Of Mantelpieces and Pansies

Why write in these times?

Annette Januzzi Wick
5 min readMar 30, 2020

Reading page 23 of Erik Larson’s The Splendid and the Vile, I picked up my pen and underlined a phrase.

Lately, I had questioned the rudimentary documenting of my day in words, when others were confronting the coronavirus in their practice or in person.

On that page, the words civilian diarist jumped out at me. Like Lucy screaming at Linus in a Peanuts cartoon, I heard myself say, “That’s it.”

That’s what I am.

Erik Larson was a masterful storyteller and journalist who wove in countless facts, quotes and footnotes to produce an evenly-paced narrative about the events, conversations and outtakes that surrounded Churchill and his days of leading Great Britain into World War II.

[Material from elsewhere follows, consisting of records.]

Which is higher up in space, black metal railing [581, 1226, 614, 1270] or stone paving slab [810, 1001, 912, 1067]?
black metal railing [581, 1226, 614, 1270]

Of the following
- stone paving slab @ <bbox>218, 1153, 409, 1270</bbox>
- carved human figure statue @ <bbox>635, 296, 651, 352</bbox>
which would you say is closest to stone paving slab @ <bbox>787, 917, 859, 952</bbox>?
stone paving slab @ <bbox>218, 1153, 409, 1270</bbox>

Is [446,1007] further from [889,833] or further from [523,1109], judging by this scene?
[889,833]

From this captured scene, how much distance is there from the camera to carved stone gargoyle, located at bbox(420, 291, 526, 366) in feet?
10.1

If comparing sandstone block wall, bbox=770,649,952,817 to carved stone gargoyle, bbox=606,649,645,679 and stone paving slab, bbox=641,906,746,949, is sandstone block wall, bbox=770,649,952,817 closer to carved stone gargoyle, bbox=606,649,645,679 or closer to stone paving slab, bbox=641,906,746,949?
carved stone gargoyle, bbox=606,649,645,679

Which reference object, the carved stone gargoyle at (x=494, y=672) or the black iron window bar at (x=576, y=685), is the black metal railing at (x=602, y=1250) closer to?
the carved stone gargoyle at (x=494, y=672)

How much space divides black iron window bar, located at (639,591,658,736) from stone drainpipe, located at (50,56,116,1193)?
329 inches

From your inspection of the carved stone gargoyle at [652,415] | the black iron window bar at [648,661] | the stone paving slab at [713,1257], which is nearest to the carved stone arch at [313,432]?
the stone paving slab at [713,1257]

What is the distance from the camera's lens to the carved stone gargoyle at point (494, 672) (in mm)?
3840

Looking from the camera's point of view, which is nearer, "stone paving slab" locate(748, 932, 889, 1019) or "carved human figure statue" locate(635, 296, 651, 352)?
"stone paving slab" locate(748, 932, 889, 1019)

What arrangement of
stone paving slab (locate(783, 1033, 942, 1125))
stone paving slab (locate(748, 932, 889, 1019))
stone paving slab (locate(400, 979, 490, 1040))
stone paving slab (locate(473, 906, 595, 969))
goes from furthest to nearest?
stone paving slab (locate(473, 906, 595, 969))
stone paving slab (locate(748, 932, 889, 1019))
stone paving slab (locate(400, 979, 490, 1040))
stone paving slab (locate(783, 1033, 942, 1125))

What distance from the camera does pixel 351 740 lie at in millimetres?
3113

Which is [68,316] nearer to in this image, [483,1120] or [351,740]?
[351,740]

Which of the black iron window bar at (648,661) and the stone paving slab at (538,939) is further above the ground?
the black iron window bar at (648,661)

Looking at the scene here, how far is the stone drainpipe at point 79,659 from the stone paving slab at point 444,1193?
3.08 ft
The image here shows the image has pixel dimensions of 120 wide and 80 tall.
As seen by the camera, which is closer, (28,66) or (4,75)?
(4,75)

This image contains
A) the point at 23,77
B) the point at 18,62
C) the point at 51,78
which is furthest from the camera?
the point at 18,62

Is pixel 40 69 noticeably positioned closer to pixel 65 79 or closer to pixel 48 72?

Only two years prior to entering the war, the country had begun a unique undertaking called Mass-Observation that eventually helped the author in his quest to write this book.

The organization was formed to encourage ordinary citizens to become civilian diarists by documenting whatever happened around them and yes — whatever happened inside their heads, for sociologists to study later.

Ordinary people being asked what they thought. Oftentimes, submissions to Mass-Observation formed the basis for actions taken or not by the government. The diarists were revealing, to themselves and the country, what they thought, and those words were taken into consideration by governments willing to listen (instead of just posting a Twitter poll).

In times of peace, the volunteers were instructed to get “out into the countryside,” and in times of raids “[you] will not be expected to stand about.” Often, writers went out in teams to respond to bombings and were instructed to “seek shelter” preferably with a “lot of other people,” in order to observe. One woman reacting to Churchill’s famous We shall fight in the hills speech wrote in, “[it] hasn’t raised my spirits yet.”

Mass-Observation participants practiced their examination skills on everyday objects (a dog, a rosebud). On the website, there was a podcast devoted to Mantelpieces, one of the first objects they were encouraged to depict “in order of left to right what was on their mantelpiece.” One civilian diarist later wrote about the effects of a bombing, and “a little plastic milk jug” that spilled, milk dripping into a “thick layer of dust below.” The dust later signified one of the most arresting attributes of London, after the siege.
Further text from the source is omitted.